Uczniowie polubili notatki wizualne i przestrzenne
OK zeszyt nauczyciela zapełnia się pracami dzieci 😍

👉 podstawową formą stała się praca zespołowa,

👉 skład grupy często się zmieniał, by dzieci uczyły się współpracować z różnymi osobami,


👉 w czasie zajęć realizowaliśmy głównie projekty edukacyjne,


👉 wzmacnialiśmy  to, co robiliśmy dobrze, a następnie stawialiśmy sobie wyzwania, by rozwijać talenty,


👉 oswoiliśmy błędy, uczyliśmy się, pytając,

👉 rozwój oparliśmy na dialogu, na informacji zwrotnej, a nie na ocenach cyfrowych, nasza zasada brzmiała: Docenianie, nie ocenianie,

👉 dokonywaliśmy samooceny i oceny koleżeńskiej,



👉 zaczęliśmy pisać refleksje,

👉 uczyliśmy się uczyć.



Po każdym odcinku wyznaczonej trasy 👇

👉 uczniowie udzielali mi informacji, co pomagało im się uczyć, a co utrudniało uczenie się,



👉 rodzice pisali refleksje, opisywali mocne i słabe strony obserwowanego sposobu pracy oraz  oceniania kształtującego,






👉 i jeszcze ONA, koleżanka, wychowawczyni czwartoklasistów, nauczyciel dyskretnie wspierający nie tylko uczniów, ale i mnie, towarzyszka w drodze, baczny obserwator.



💡 To ważne, dzięki temu mogłam modyfikować i planować lekcje, dostosowując je do potrzeb swoich uczniów.

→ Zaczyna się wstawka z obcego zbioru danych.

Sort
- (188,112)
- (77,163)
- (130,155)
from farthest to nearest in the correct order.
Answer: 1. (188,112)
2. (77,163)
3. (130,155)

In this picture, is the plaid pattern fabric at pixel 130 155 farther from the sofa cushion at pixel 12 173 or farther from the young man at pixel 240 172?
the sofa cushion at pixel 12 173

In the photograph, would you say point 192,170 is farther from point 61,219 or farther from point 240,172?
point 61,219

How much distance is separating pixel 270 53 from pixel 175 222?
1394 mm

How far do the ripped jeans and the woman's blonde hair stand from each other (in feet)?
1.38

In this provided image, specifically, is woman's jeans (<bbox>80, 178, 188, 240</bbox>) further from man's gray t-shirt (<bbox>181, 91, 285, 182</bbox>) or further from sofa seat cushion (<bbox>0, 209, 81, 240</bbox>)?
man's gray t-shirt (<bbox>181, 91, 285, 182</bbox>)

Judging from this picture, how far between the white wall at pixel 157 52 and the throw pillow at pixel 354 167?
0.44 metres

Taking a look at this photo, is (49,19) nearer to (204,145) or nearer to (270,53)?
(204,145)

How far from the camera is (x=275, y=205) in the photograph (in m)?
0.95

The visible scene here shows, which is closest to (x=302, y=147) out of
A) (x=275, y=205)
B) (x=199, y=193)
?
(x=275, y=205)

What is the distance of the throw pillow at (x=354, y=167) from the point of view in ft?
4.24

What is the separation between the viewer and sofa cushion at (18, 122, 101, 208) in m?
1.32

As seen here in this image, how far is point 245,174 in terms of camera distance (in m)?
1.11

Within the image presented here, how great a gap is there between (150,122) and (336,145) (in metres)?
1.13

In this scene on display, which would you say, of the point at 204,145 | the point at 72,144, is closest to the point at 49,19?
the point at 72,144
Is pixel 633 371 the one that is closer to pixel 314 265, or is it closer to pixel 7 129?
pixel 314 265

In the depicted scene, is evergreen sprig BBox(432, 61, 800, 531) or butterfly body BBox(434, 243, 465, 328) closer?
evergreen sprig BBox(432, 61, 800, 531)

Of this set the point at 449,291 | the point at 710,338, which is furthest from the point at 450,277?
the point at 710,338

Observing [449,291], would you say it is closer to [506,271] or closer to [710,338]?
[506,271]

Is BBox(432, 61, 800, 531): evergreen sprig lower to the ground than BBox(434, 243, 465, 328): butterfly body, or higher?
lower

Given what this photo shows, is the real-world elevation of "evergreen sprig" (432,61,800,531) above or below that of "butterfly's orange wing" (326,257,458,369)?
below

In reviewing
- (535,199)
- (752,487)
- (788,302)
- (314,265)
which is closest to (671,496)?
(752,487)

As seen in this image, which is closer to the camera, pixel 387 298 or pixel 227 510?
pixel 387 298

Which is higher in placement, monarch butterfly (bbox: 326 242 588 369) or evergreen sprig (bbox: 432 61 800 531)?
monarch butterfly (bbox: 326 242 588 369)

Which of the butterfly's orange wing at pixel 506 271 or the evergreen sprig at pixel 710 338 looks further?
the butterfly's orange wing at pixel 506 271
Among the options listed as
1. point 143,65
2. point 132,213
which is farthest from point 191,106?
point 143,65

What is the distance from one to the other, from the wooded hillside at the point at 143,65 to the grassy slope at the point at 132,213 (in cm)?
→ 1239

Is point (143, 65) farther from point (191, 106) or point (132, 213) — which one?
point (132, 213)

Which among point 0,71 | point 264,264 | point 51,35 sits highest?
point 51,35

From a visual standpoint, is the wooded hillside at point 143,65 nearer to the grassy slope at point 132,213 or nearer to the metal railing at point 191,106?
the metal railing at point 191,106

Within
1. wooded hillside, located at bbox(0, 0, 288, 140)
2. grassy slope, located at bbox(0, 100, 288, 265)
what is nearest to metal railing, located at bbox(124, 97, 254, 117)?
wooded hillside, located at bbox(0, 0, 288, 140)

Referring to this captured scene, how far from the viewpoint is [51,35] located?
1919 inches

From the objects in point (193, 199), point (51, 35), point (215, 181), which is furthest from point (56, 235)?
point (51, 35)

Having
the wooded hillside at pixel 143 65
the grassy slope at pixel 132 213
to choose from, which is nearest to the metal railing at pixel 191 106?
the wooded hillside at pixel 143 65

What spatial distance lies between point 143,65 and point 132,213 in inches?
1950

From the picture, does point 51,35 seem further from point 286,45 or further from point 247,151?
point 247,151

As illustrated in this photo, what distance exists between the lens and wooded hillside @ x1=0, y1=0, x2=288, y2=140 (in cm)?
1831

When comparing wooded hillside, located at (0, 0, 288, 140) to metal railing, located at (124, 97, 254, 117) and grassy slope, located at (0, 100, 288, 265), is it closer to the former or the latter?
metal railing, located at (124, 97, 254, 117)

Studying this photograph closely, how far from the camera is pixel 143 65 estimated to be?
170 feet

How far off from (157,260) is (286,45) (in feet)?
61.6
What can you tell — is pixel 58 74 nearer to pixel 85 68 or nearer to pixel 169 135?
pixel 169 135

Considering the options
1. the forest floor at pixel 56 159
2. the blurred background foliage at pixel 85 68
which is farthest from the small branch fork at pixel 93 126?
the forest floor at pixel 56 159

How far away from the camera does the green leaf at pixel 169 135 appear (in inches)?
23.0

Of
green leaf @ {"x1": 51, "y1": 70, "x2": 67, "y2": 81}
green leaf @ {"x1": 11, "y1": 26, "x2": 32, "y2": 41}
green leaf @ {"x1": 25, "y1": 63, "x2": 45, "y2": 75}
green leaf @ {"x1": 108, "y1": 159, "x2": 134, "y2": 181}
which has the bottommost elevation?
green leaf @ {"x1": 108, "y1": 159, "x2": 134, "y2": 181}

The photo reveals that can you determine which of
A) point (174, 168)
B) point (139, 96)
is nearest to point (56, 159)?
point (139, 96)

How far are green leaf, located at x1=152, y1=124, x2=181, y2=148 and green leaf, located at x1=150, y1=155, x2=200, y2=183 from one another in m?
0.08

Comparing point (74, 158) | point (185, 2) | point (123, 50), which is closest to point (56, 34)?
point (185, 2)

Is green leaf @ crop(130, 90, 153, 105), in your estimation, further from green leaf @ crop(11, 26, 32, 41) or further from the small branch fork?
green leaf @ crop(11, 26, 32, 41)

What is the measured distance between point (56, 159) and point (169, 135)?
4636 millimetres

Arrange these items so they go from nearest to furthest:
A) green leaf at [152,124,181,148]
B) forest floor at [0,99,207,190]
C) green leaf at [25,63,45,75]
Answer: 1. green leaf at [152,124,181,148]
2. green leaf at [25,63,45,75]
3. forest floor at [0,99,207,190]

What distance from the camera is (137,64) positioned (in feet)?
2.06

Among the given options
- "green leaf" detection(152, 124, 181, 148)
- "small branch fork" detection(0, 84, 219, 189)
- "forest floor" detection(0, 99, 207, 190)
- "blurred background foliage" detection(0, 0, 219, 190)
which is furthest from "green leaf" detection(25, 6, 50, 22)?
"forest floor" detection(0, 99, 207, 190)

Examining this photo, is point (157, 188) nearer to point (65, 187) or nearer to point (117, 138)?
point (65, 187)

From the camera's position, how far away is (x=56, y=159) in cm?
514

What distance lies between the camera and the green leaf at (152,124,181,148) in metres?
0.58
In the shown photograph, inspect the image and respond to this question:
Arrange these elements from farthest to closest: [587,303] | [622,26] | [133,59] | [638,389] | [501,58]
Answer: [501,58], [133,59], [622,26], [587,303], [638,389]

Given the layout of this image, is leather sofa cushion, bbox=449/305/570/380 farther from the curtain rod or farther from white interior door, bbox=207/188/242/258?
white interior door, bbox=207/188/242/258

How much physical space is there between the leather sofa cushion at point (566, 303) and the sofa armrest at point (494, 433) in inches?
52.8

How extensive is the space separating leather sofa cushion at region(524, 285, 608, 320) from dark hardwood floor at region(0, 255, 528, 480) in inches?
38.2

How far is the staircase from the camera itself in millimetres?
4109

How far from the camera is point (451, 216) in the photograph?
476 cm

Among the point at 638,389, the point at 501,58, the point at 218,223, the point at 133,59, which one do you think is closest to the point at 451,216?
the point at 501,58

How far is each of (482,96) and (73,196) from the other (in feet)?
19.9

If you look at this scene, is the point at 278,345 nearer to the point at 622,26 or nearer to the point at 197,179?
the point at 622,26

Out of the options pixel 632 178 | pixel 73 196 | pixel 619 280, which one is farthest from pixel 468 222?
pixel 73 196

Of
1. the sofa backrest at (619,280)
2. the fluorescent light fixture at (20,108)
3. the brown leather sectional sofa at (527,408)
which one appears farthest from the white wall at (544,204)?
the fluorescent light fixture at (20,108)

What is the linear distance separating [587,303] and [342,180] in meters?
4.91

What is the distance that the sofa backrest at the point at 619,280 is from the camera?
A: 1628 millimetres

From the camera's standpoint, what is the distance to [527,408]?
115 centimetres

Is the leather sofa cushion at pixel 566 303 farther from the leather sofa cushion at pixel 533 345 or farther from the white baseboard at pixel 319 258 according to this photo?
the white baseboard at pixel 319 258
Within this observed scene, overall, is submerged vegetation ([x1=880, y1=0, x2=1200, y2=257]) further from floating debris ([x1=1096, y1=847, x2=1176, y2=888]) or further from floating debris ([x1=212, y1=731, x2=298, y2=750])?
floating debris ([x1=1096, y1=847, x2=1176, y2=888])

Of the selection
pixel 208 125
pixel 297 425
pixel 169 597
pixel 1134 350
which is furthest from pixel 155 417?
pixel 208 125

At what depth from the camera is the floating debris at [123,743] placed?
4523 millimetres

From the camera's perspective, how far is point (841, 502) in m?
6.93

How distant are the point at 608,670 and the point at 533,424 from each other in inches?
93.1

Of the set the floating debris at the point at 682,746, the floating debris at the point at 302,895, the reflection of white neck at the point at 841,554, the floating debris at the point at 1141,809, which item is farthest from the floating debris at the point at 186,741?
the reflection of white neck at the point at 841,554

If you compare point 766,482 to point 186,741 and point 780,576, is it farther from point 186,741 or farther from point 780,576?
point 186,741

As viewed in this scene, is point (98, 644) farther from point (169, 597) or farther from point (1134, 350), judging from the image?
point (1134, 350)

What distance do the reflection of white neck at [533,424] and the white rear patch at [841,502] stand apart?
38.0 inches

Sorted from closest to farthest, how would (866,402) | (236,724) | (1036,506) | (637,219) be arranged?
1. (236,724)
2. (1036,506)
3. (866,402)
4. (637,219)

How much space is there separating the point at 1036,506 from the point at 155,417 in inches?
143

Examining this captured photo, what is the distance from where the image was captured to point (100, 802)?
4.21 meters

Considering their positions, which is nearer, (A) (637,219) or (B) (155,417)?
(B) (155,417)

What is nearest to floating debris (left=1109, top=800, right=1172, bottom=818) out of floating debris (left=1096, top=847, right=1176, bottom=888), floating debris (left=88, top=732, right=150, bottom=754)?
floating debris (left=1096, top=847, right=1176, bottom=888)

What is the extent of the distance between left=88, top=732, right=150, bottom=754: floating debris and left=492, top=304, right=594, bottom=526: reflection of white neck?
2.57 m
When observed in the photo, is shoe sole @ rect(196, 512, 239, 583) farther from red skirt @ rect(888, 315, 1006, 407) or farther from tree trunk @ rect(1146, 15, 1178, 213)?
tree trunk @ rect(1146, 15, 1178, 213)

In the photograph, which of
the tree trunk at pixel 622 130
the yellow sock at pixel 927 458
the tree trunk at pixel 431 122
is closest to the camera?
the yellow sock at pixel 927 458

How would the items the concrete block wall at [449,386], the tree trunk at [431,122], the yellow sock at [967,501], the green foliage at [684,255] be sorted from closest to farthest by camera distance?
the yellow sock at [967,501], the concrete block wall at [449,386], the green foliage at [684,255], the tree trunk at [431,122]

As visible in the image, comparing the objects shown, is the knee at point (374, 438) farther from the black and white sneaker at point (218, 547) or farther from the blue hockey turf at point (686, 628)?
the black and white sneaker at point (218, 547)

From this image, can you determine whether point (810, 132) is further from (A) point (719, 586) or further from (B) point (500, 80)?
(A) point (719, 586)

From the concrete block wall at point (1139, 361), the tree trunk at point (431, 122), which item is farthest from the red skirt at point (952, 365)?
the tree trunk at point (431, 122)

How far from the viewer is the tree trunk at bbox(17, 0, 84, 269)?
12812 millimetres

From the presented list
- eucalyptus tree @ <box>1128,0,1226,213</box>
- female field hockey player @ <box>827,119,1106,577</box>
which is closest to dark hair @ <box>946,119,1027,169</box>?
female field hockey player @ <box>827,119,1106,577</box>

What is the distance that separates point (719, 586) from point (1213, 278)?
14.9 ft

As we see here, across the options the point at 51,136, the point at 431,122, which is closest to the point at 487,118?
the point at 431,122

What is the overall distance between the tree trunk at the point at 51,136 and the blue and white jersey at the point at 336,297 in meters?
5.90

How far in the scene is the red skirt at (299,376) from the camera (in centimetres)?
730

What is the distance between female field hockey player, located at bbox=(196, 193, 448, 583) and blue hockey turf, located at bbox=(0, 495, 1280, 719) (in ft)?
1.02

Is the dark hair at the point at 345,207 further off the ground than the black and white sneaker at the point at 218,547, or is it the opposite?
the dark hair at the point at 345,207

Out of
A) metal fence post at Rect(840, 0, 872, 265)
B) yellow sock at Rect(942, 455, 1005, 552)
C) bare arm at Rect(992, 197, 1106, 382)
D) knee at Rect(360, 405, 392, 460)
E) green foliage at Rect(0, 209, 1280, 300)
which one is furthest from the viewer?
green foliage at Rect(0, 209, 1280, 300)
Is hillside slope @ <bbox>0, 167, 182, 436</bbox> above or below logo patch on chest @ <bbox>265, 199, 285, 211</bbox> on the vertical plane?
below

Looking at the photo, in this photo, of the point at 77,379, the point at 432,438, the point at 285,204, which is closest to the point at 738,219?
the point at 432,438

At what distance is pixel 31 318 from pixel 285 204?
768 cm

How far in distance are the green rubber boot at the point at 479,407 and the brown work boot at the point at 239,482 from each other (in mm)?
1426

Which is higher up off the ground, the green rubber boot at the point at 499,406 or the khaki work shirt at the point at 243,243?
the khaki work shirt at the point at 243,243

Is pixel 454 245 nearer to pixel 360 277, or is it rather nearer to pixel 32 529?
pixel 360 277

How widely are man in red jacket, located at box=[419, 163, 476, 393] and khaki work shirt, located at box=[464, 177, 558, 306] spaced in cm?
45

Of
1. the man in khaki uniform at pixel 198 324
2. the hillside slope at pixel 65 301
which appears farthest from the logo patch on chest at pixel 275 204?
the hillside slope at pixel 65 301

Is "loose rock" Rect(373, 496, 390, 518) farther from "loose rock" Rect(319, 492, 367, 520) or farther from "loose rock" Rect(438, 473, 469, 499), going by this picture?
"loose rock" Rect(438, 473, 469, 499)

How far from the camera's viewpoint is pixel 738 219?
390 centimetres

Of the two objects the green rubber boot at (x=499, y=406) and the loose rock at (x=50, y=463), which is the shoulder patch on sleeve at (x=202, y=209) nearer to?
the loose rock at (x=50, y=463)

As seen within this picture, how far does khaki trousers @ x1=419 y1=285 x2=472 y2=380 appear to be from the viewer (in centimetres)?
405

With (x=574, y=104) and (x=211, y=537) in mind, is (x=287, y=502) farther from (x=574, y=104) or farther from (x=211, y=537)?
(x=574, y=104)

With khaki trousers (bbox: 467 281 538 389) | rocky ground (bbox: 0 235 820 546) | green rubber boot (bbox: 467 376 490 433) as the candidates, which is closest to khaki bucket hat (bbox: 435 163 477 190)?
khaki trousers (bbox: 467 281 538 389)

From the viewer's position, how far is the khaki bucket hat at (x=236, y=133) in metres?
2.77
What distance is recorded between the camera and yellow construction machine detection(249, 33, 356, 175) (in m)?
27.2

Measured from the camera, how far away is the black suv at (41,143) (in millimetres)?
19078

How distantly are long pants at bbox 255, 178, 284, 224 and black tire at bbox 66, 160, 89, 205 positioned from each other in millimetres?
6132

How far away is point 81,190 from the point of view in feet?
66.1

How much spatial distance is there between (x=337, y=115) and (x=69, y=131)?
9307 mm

A informacje zwrotne podsumowujące cały rok posłużą do zaplanowania pracy na następnym odcinku, już w Piątakowie.


🙇 Jeśli myślicie, że proces ten przebiegał gładko, to muszę sprostować - nie.

⏩ Rodzice mieli wątpliwości, czy stosowane metody pracy i brak ocen cyfrowych nie wpłyną negatywnie na dzieci, czy nie przestaną się one uczyć, czy zrealizujemy podstawę programową, skoro tyle się bawimy, czy zostaną przygotowane do egzaminu, czy dadzą sobie radę w kolejnej szkole...

⏩ Dzieci nie od razu radziły sobie z pracą w zespole, koncentrowały się na wytykaniu błędów,  jeszcze inne nie radziły sobie z OK zeszytem, miały problemy z planowaniem pracy i podejmowaniem decyzji. Dużo czasu zabrało uczenie się korzystania z informacji zwrotnej.

⏩ Ja zmagałam się z chęcią ingerowania w zeszyty uczniowskie, uczyłam się oddawać uczniom przestrzeń, organizować aktywności tak, by tworzyć możliwość wzajemnego uczenia się i brania odpowiedzialności za jego efekty, a to wiązało się z ciągłym poczuciem bycia w niedoczasie, ponieważ przygotowanie zajęć oraz udzielanie rzetelnej IZ (informacji zwrotnej) zajmowało dużo czasu.

Co pomogło?

👪 Relacje - spotkania, rozmowy, dzielenie się obawami, świętowanie sukcesów, wspieranie, towarzyszenie w drodze. Codziennie dokładaliśmy cegiełkę, ale dom jeszcze jest w stanie surowym.


Dziś, przed rozpoczęciem nowego roku szkolnego

🚂 Jestem w drodze, a droga ta jest kręta, wyboista, raz z górki, raz pod górkę. Jak to w podróży, wiele się uczę, czasem trochę zbaczam, poszukuję prostszych ścieżek, czasami siadam na przydrożnym kamieniu i łapię oddech. Przeszłam dopiero kawałek, ale nie poddam się, dzielnie zniosę trudy, bo po drodze czeka mnie wiele wspaniałych edukacyjnych przeżyć. Już nie podróżuję sama.